Other observations about the significance of the Cayman change
It has been observed that the 2017 amendment permitting the registration of positive covenants followed the example of jurisdictions such as Australia and New Zealand law. This observation, however, underplays the extent of the Cayman initiative. For the sake of comparison, let us take the example of the Australian state of New South Wales.
In NSW, there are two types of positive covenant: public and private. A public positive covenant is one in favour of a public authority. (One may include forestry covenants in this category.) Let us consider the private positive covenant. Significantly, it is restricted to a covenant for maintenance or repair.
Unlike the NSW private positive covenant, the Cayman positive covenant is not so restricted; it can extend to any obligation by a covenantor, including the following: to build on his land; to permit the user of his land; or to permit some other enjoyment of his land.
The importance of this difference is best illustrated by way of an example. The example that follows is taken from a recent article by a UK firm about the limitations of Regency Villas as regards what rights may constitute an enforceable easement. The article posits this question:
“I am considering purchasing the freehold of a luxury four-bedroom house set in the grounds of a beautiful country estate. I understand that the property comes with the benefit of: (i) a right to use the extensive leisure facilities including an Olympic-sized swimming pool and riding stables; and (ii) the right to use an adventure theme park within the estate. To what extent are these rights enforceable?”
It concludes that the right to use the adventure theme park could not be an enforceable easement for the following reason:
“It is highly unlikely that the right to use rides at an adventure theme park could be an easement. It would rely on the active and continuous management and operation by the owner of the servient land and it does not obviously have anything to do with the normal use of the property as a home.”
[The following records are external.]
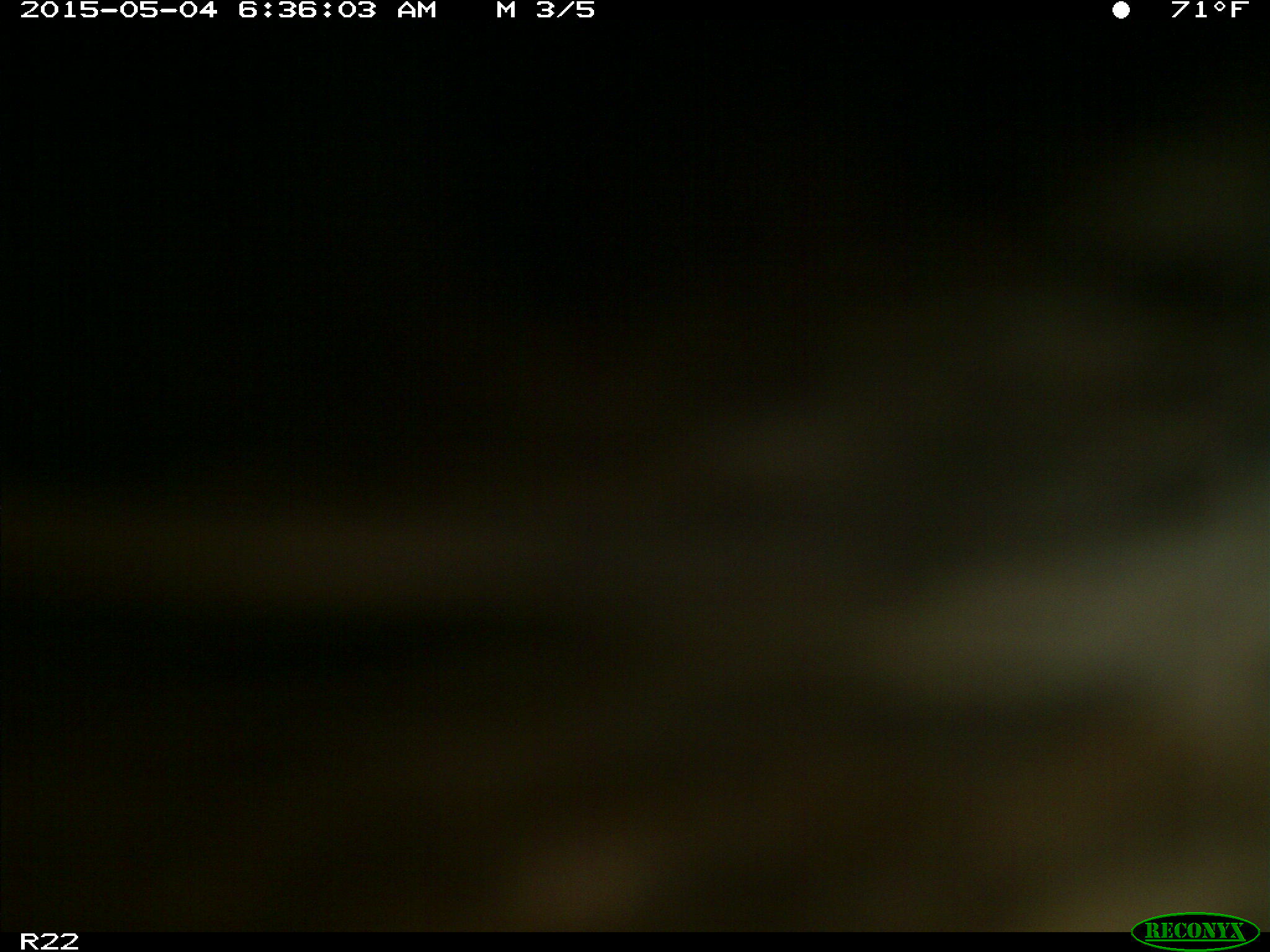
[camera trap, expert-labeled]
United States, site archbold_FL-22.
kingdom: Animalia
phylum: Chordata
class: Mammalia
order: Artiodactyla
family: Bovidae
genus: Bos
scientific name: Bos taurus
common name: domestic cow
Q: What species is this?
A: Bos taurus (domestic cow).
Whilst the NSW private positive covenant could not overcome this situation (as it is limited to a covenant to maintain or repair), a Cayman positive covenant could. If (i) the house (the benefitted land) and (ii) the land on which the amusement park was located (the burdened land) were situated in the Cayman Islands, there would be nothing to prevent proprietor of the burdened land from entering into a positive covenant under which it covenanted, for the benefit of the proprietor of the benefitted land:
- to permit the owner and occupiers for the time being of the benefitted land to have the free use and enjoyment of the amusement park; and
- to operate, and to maintain and repair, the amusement park.
This example points to another aspect (there are others which are beyond the scope of this update) of the Cayman positive covenant: a covenant may be so burdensome that it negatively impacts on the future transferability of the covenantor’s land. In its 2011 report, the UK Law Commission referred to a concern raised by the introduction of positive obligations of “the potential for an open-ended range of obligations which overburden land”. The Cayman amendment does not address this concern; hence, it is a matter that a potential covenantor should consider with utmost care.